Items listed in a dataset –
┄┄┄┄┄┄

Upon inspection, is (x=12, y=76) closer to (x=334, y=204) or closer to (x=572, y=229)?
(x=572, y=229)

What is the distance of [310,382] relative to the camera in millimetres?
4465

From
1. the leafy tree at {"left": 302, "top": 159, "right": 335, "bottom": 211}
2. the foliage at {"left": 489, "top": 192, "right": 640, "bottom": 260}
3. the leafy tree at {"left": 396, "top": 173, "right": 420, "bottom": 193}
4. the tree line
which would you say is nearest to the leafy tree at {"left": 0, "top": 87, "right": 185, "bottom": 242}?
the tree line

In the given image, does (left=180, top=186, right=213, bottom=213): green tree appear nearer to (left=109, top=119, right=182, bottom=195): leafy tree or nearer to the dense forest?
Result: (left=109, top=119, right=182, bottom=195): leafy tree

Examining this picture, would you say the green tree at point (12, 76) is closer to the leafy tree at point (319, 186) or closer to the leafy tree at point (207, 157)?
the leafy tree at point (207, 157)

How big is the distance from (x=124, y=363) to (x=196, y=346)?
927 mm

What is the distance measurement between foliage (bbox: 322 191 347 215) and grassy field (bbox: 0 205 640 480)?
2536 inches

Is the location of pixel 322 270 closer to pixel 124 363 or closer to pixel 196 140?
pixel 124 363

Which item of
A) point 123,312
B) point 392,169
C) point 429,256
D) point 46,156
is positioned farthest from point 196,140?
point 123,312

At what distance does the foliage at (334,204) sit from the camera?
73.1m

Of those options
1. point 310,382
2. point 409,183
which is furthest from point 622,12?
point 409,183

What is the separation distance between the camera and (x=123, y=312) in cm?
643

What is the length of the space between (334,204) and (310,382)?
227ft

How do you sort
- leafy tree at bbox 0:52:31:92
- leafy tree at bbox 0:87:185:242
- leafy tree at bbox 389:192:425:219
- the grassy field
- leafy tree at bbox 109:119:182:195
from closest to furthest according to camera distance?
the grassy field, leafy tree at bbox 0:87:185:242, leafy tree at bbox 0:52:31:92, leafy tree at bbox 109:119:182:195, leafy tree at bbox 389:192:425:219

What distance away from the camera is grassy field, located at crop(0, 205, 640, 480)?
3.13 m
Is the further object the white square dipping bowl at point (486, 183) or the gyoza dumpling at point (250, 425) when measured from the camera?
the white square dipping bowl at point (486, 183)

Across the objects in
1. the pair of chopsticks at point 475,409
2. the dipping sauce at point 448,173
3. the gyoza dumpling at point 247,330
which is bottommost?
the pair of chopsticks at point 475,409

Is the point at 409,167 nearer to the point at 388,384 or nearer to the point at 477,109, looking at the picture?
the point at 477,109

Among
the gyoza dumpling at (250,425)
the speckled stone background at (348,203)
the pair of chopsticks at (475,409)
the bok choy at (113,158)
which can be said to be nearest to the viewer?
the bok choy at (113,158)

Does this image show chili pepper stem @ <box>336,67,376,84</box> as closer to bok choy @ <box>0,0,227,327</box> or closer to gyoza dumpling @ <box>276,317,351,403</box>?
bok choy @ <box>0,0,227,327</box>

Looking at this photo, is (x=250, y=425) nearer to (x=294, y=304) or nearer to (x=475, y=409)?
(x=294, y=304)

┄┄┄┄┄┄

Short exercise – Please recast all the rows above as a numbered list, leaving out the blank lines.

The completed task –
1. Upon inspection, is (x=12, y=76) closer to (x=334, y=204) or closer to (x=572, y=229)?
2. (x=572, y=229)
3. What is the distance of [310,382] relative to the camera in millimetres?
4. 4465
5. From
6. 1. the leafy tree at {"left": 302, "top": 159, "right": 335, "bottom": 211}
7. 2. the foliage at {"left": 489, "top": 192, "right": 640, "bottom": 260}
8. 3. the leafy tree at {"left": 396, "top": 173, "right": 420, "bottom": 193}
9. 4. the tree line
10. which would you say is nearest to the leafy tree at {"left": 0, "top": 87, "right": 185, "bottom": 242}?
11. the tree line
12. In the given image, does (left=180, top=186, right=213, bottom=213): green tree appear nearer to (left=109, top=119, right=182, bottom=195): leafy tree or nearer to the dense forest?
13. Result: (left=109, top=119, right=182, bottom=195): leafy tree
14. Examining this picture, would you say the green tree at point (12, 76) is closer to the leafy tree at point (319, 186) or closer to the leafy tree at point (207, 157)?
15. the leafy tree at point (207, 157)
16. How big is the distance from (x=124, y=363) to (x=196, y=346)?
17. 927 mm
18. What is the distance measurement between foliage (bbox: 322 191 347 215) and grassy field (bbox: 0 205 640 480)?
19. 2536 inches
20. Is the location of pixel 322 270 closer to pixel 124 363 or closer to pixel 196 140?
21. pixel 124 363
22. Which item of
23. A) point 123,312
24. B) point 392,169
25. C) point 429,256
26. D) point 46,156
27. is positioned farthest from point 196,140?
28. point 123,312
29. At what distance does the foliage at (334,204) sit from the camera?
30. 73.1m
31. Of those options
32. 1. point 310,382
33. 2. point 409,183
34. which is furthest from point 622,12?
35. point 409,183
36. What is the separation distance between the camera and (x=123, y=312) in cm?
37. 643
38. What is the length of the space between (334,204) and (310,382)?
39. 227ft
40. How do you sort
41. - leafy tree at bbox 0:52:31:92
42. - leafy tree at bbox 0:87:185:242
43. - leafy tree at bbox 389:192:425:219
44. - the grassy field
45. - leafy tree at bbox 109:119:182:195
46. from closest to furthest according to camera distance?
47. the grassy field, leafy tree at bbox 0:87:185:242, leafy tree at bbox 0:52:31:92, leafy tree at bbox 109:119:182:195, leafy tree at bbox 389:192:425:219
48. What distance away from the camera is grassy field, located at crop(0, 205, 640, 480)?
49. 3.13 m
50. Is the further object the white square dipping bowl at point (486, 183) or the gyoza dumpling at point (250, 425) when measured from the camera?
51. the white square dipping bowl at point (486, 183)
52. Across the objects in
53. 1. the pair of chopsticks at point 475,409
54. 2. the dipping sauce at point 448,173
55. 3. the gyoza dumpling at point 247,330
56. which is bottommost?
57. the pair of chopsticks at point 475,409
58. Is the point at 409,167 nearer to the point at 388,384 or nearer to the point at 477,109, looking at the picture?
59. the point at 477,109
60. Among
61. the gyoza dumpling at (250,425)
62. the speckled stone background at (348,203)
63. the pair of chopsticks at (475,409)
64. the bok choy at (113,158)
65. which can be said to be nearest to the viewer?
66. the bok choy at (113,158)
67. Does this image show chili pepper stem @ <box>336,67,376,84</box> as closer to bok choy @ <box>0,0,227,327</box> or closer to gyoza dumpling @ <box>276,317,351,403</box>?
68. bok choy @ <box>0,0,227,327</box>
69. Looking at this photo, is (x=250, y=425) nearer to (x=294, y=304) or nearer to (x=475, y=409)?
70. (x=294, y=304)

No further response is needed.